In the process of modernization of the GMDSS, the
following provisions should be taken into account of
the IMO Subcommittee on Navigation, Radio
Communication and Search and Rescue (NCSR)
[NCSR 3, 2016]:
1 Modernization Process This process and
including new and revised documents, should not
exclude vessels that are not parties to the SOLAS
Convention from any technical and economic
reasons. The documentation and equipment
intended for such vessels must fully comply with
the GMDSS system;
2 Communications Statements These systems of
the IMO to the radiocommunication sector of the
ITU should be guided by the principle that ships
not party to the SOLAS Convention can use the
GMDSS and the integrity of the system should be
preserved in this case. Including, if necessary,
ITU-R recommendations prescribed for these
vessels the equipment and use of the GMDSS
frequencies;
3 E-navigation System The GMDSS modernization
project should continue to support the needs of
the new E-navigation strategy; and
4 New Technologies In order to note the
effectiveness of new technologies, as well as the
compliance with the set goals, the human factor, in
the process of modernization the GMDSS will be
involved both onboard ships and at shore
infrastructures.
────────────────
• **To do**
1: List the headings of the four numbered provisions in the GMDSS passage.
2: Print the part of the GMDSS passage that begins at the words "In the process" and ends after the words "and Rescue (NCSR)".
Rely only on the GMDSS passage.

(Spatial question entries)
────────────────
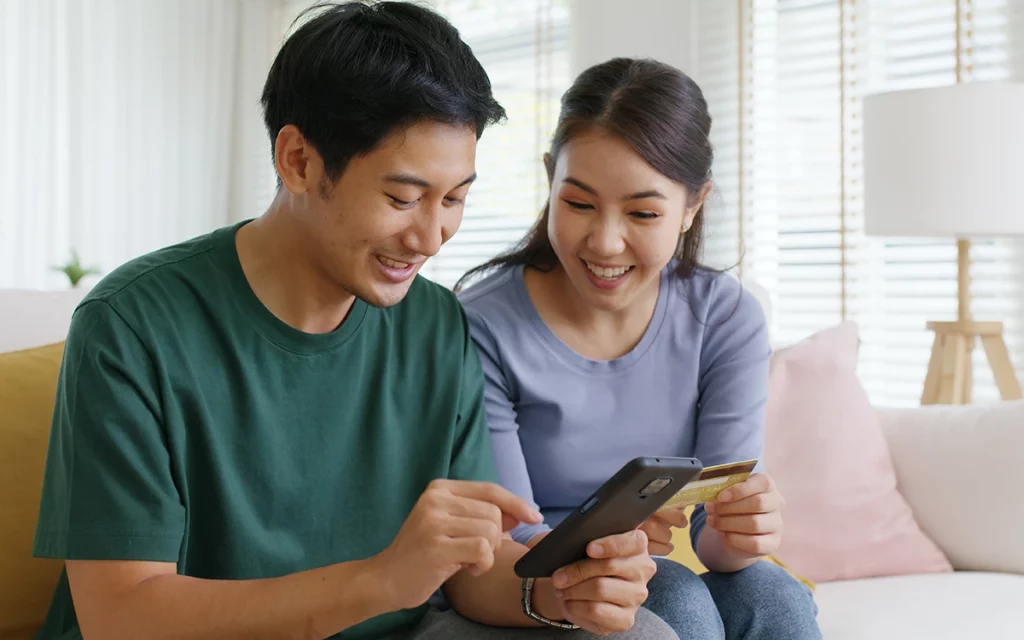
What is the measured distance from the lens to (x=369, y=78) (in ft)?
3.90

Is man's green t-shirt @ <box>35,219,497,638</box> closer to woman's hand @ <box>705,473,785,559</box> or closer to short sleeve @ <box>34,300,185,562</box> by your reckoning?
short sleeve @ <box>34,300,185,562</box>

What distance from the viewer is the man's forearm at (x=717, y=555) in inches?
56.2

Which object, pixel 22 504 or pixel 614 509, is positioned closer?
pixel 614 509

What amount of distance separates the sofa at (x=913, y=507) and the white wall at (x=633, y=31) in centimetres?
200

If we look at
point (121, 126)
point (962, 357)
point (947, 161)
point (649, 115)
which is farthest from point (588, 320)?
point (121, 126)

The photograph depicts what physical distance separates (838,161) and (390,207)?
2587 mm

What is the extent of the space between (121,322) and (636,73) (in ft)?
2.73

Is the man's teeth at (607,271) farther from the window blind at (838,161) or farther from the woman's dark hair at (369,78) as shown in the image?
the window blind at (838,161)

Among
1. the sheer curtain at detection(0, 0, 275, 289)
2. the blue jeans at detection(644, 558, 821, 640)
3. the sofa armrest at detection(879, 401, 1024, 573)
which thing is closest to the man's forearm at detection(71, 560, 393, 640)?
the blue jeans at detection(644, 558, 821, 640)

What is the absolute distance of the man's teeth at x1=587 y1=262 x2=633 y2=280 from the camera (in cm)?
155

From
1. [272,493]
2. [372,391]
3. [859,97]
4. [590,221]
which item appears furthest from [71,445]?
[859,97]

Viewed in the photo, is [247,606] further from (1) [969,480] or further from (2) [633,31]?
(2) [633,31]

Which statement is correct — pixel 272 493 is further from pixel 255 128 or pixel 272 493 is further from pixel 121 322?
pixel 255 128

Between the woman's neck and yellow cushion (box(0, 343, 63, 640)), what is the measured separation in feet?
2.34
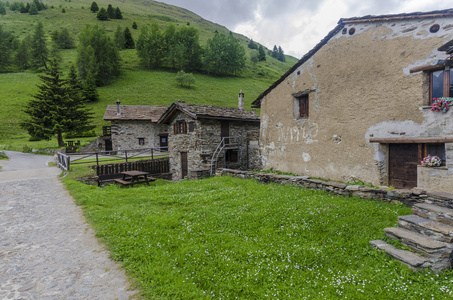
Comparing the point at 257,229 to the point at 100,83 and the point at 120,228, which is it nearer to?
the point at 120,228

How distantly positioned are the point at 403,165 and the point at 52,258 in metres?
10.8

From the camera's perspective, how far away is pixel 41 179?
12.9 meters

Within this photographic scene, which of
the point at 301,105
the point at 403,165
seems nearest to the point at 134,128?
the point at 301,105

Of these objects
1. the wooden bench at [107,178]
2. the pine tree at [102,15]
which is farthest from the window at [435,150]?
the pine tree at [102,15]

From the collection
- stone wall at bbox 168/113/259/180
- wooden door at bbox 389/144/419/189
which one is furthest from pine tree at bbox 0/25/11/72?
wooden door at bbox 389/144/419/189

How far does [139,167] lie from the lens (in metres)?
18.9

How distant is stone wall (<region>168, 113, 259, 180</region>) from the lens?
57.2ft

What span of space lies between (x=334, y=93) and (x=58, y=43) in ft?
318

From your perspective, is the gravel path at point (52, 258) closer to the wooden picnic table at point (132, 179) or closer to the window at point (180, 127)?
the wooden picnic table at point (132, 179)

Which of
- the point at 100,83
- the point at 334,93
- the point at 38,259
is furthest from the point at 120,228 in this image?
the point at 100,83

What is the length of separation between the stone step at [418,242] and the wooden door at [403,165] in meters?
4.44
────────────────
• **Results of the exercise**
1:
Modernization Process
Communications Statements
E-navigation System
New Technologies

2:
In the process of modernization of the GMDSS, the
following provisions should be taken into account of
the IMO Subcommittee on Navigation, Radio
Communication and Search and Rescue (NCSR)